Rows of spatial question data
▼

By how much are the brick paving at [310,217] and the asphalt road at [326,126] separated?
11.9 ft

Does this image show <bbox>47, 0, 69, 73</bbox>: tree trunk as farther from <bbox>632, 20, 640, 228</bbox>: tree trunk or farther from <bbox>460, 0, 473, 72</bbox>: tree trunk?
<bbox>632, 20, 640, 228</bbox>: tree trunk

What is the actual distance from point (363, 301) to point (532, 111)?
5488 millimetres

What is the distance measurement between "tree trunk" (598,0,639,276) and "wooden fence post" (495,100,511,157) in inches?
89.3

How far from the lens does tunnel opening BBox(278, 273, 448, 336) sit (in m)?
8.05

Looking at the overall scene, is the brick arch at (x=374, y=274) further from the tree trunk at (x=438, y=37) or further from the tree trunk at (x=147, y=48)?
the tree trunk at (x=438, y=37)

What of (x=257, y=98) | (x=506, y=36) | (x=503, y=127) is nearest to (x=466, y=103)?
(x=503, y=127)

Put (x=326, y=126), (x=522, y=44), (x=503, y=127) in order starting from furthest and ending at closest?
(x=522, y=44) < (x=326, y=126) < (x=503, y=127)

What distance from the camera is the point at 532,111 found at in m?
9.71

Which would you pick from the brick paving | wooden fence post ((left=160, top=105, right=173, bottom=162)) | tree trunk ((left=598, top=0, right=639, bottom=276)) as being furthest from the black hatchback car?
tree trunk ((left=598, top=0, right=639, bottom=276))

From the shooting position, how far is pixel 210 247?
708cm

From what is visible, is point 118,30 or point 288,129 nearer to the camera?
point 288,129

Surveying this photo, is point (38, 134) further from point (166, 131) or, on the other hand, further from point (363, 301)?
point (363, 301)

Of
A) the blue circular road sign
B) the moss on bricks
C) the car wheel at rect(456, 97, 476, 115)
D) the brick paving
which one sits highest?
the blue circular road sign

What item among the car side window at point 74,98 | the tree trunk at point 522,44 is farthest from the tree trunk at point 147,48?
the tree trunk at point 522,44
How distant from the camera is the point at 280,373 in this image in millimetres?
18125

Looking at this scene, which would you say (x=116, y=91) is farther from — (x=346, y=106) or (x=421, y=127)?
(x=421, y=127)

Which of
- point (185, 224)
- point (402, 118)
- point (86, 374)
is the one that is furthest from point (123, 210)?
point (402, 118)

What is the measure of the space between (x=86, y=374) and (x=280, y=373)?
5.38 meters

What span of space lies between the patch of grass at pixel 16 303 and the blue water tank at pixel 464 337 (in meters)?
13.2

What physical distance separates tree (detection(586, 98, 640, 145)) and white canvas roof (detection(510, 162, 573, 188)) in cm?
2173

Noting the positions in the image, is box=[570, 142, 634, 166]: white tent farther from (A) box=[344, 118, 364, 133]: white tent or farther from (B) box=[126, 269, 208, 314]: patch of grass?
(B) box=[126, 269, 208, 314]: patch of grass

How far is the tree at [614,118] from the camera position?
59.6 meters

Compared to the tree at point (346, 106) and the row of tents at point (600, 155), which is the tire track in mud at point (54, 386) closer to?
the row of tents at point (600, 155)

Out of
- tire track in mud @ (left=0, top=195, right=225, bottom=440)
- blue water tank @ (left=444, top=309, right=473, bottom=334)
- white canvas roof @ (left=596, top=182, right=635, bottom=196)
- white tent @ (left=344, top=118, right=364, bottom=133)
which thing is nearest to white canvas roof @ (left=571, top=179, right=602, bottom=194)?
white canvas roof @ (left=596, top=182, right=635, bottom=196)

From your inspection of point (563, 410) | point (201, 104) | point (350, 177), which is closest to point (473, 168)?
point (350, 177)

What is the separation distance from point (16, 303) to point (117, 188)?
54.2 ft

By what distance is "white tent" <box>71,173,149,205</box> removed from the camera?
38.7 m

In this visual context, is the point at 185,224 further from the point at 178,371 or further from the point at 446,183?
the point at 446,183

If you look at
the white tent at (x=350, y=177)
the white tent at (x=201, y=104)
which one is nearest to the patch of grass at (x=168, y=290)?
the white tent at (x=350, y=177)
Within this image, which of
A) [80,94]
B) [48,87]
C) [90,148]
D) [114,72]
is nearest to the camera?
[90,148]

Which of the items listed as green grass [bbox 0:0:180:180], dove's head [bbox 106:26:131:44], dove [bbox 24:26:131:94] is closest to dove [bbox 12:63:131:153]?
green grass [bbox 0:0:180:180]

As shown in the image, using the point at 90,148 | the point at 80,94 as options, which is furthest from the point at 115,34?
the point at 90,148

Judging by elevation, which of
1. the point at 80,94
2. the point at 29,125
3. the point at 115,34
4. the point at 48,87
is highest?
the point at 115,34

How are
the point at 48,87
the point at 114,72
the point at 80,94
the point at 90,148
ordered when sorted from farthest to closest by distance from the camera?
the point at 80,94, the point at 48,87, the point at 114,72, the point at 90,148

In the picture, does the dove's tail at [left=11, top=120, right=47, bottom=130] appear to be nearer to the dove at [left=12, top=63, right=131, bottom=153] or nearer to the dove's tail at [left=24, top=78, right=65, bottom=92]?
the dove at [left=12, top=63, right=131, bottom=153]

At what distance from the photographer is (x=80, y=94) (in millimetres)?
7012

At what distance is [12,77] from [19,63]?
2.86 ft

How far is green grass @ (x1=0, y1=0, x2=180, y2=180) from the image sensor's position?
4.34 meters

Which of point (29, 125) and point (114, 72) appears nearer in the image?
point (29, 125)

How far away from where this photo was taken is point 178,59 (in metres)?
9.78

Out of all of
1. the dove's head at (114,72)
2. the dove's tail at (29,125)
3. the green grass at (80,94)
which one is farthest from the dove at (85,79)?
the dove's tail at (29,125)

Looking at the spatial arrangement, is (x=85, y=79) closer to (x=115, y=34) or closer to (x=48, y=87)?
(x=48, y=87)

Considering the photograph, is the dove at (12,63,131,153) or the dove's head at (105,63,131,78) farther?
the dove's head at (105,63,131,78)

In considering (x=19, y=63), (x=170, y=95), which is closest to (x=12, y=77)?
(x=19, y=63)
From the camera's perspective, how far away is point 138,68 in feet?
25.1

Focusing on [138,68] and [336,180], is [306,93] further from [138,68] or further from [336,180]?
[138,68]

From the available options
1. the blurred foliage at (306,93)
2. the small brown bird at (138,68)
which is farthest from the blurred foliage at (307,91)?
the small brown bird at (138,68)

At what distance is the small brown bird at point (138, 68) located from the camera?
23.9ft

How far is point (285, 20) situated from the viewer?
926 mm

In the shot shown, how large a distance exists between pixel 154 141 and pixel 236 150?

▲

-- Exercise brief --
Reproduce every line of the listing above without changing anything.

-- Task answer --
By how much are the brick paving at [310,217] and the asphalt road at [326,126] separated?
11.9 ft

Does this image show <bbox>47, 0, 69, 73</bbox>: tree trunk as farther from <bbox>632, 20, 640, 228</bbox>: tree trunk or farther from <bbox>460, 0, 473, 72</bbox>: tree trunk?
<bbox>632, 20, 640, 228</bbox>: tree trunk

What is the actual distance from point (363, 301) to point (532, 111)?
5488 millimetres

What is the distance measurement between "tree trunk" (598,0,639,276) and "wooden fence post" (495,100,511,157) in inches?
89.3

How far from the lens does tunnel opening BBox(278, 273, 448, 336) sit (in m)?
8.05

Looking at the overall scene, is the brick arch at (x=374, y=274) further from the tree trunk at (x=438, y=37) or further from the tree trunk at (x=147, y=48)?
the tree trunk at (x=438, y=37)

What of (x=257, y=98) | (x=506, y=36) | (x=503, y=127) is nearest to (x=466, y=103)?
(x=503, y=127)

Put (x=326, y=126), (x=522, y=44), (x=503, y=127) in order starting from furthest and ending at closest?
(x=522, y=44) < (x=326, y=126) < (x=503, y=127)

What distance from the camera is the point at 532,111 found at in m?
9.71

Which would you pick from the brick paving | wooden fence post ((left=160, top=105, right=173, bottom=162)) | tree trunk ((left=598, top=0, right=639, bottom=276)) as being furthest from the black hatchback car?
tree trunk ((left=598, top=0, right=639, bottom=276))

From the shooting position, how far is pixel 210 247?
708cm

From what is visible, is point 118,30 or point 288,129 nearer to the camera?
point 288,129

Surveying this photo, is point (38, 134) further from point (166, 131) or, on the other hand, further from point (363, 301)?
point (363, 301)

Of
A) the blue circular road sign
B) the moss on bricks
C) the car wheel at rect(456, 97, 476, 115)
D) the brick paving
which one sits highest?
the blue circular road sign

What item among the car side window at point 74,98 | the tree trunk at point 522,44 is farthest from the tree trunk at point 147,48?
the tree trunk at point 522,44
How distant from the camera is the point at 280,373 in this image in millimetres?
18125

Looking at this scene, which would you say (x=116, y=91) is farther from — (x=346, y=106) or (x=421, y=127)?
(x=421, y=127)

Which of
- point (185, 224)
- point (402, 118)
- point (86, 374)
is the one that is furthest from point (123, 210)?
point (402, 118)

What is the measure of the space between (x=86, y=374) and (x=280, y=373)?
5.38 meters

What span of space lies between the patch of grass at pixel 16 303 and the blue water tank at pixel 464 337 (in meters)?
13.2

What physical distance separates tree (detection(586, 98, 640, 145)) and white canvas roof (detection(510, 162, 573, 188)) in cm?
2173

Noting the positions in the image, is box=[570, 142, 634, 166]: white tent farther from (A) box=[344, 118, 364, 133]: white tent or farther from (B) box=[126, 269, 208, 314]: patch of grass?
(B) box=[126, 269, 208, 314]: patch of grass

How far is the tree at [614,118] from the camera position?
59.6 meters

Compared to the tree at point (346, 106) and the row of tents at point (600, 155), which is the tire track in mud at point (54, 386) closer to?
the row of tents at point (600, 155)

Out of
- tire track in mud @ (left=0, top=195, right=225, bottom=440)
- blue water tank @ (left=444, top=309, right=473, bottom=334)
- white canvas roof @ (left=596, top=182, right=635, bottom=196)
- white tent @ (left=344, top=118, right=364, bottom=133)
which thing is nearest to white canvas roof @ (left=571, top=179, right=602, bottom=194)?
white canvas roof @ (left=596, top=182, right=635, bottom=196)

From your inspection of point (563, 410) | point (201, 104) | point (350, 177), which is closest to point (473, 168)?
point (350, 177)

What is the separation distance from point (16, 303) to point (117, 188)?
54.2 ft

By what distance is "white tent" <box>71,173,149,205</box> removed from the camera?
38.7 m

In this visual context, is the point at 185,224 further from the point at 178,371 or further from the point at 446,183?
the point at 446,183

If you look at
the white tent at (x=350, y=177)
the white tent at (x=201, y=104)
which one is nearest to the patch of grass at (x=168, y=290)?
the white tent at (x=350, y=177)
Within this image, which of
A) [80,94]
B) [48,87]
C) [90,148]
D) [114,72]
is nearest to the camera?
[90,148]

Which of the items listed as green grass [bbox 0:0:180:180], dove's head [bbox 106:26:131:44], dove [bbox 24:26:131:94] is closest to dove [bbox 12:63:131:153]?
green grass [bbox 0:0:180:180]

As shown in the image, using the point at 90,148 | the point at 80,94 as options, which is furthest from the point at 115,34?
the point at 90,148

Judging by elevation, which of
1. the point at 80,94
2. the point at 29,125
3. the point at 115,34
4. the point at 48,87
is highest?
the point at 115,34

How are
the point at 48,87
the point at 114,72
the point at 80,94
the point at 90,148
ordered when sorted from farthest to closest by distance from the camera?
the point at 80,94, the point at 48,87, the point at 114,72, the point at 90,148

In the picture, does the dove's tail at [left=11, top=120, right=47, bottom=130] appear to be nearer to the dove at [left=12, top=63, right=131, bottom=153] or nearer to the dove's tail at [left=24, top=78, right=65, bottom=92]?
the dove at [left=12, top=63, right=131, bottom=153]

At what distance from the photographer is (x=80, y=94) (in millimetres)?
7012

At what distance is [12,77] from [19,63]?
2.86 ft

How far is green grass @ (x1=0, y1=0, x2=180, y2=180) from the image sensor's position?
4.34 meters

Which of point (29, 125) and point (114, 72) appears nearer in the image?
point (29, 125)

How far away from where this photo was taken is point 178,59 (in metres)?
9.78

Out of all of
1. the dove's head at (114,72)
2. the dove's tail at (29,125)
3. the green grass at (80,94)
which one is farthest from the dove at (85,79)?
the dove's tail at (29,125)

Looking at the spatial arrangement, is (x=85, y=79) closer to (x=115, y=34) or closer to (x=48, y=87)?
(x=48, y=87)

Considering the photograph, is the dove at (12,63,131,153) or the dove's head at (105,63,131,78) farther?
the dove's head at (105,63,131,78)

In considering (x=19, y=63), (x=170, y=95), which is closest to (x=12, y=77)?
(x=19, y=63)
From the camera's perspective, how far away is point 138,68 in feet?
25.1

Focusing on [138,68] and [336,180], is [306,93] further from [138,68] or further from [336,180]?
[138,68]

From the available options
1. the blurred foliage at (306,93)
2. the small brown bird at (138,68)
which is farthest from the blurred foliage at (307,91)?
the small brown bird at (138,68)

At what distance is the small brown bird at point (138, 68) located from the camera?
23.9ft

How far is point (285, 20) situated from the viewer?
926 mm

In the shot shown, how large a distance exists between pixel 154 141 and pixel 236 150?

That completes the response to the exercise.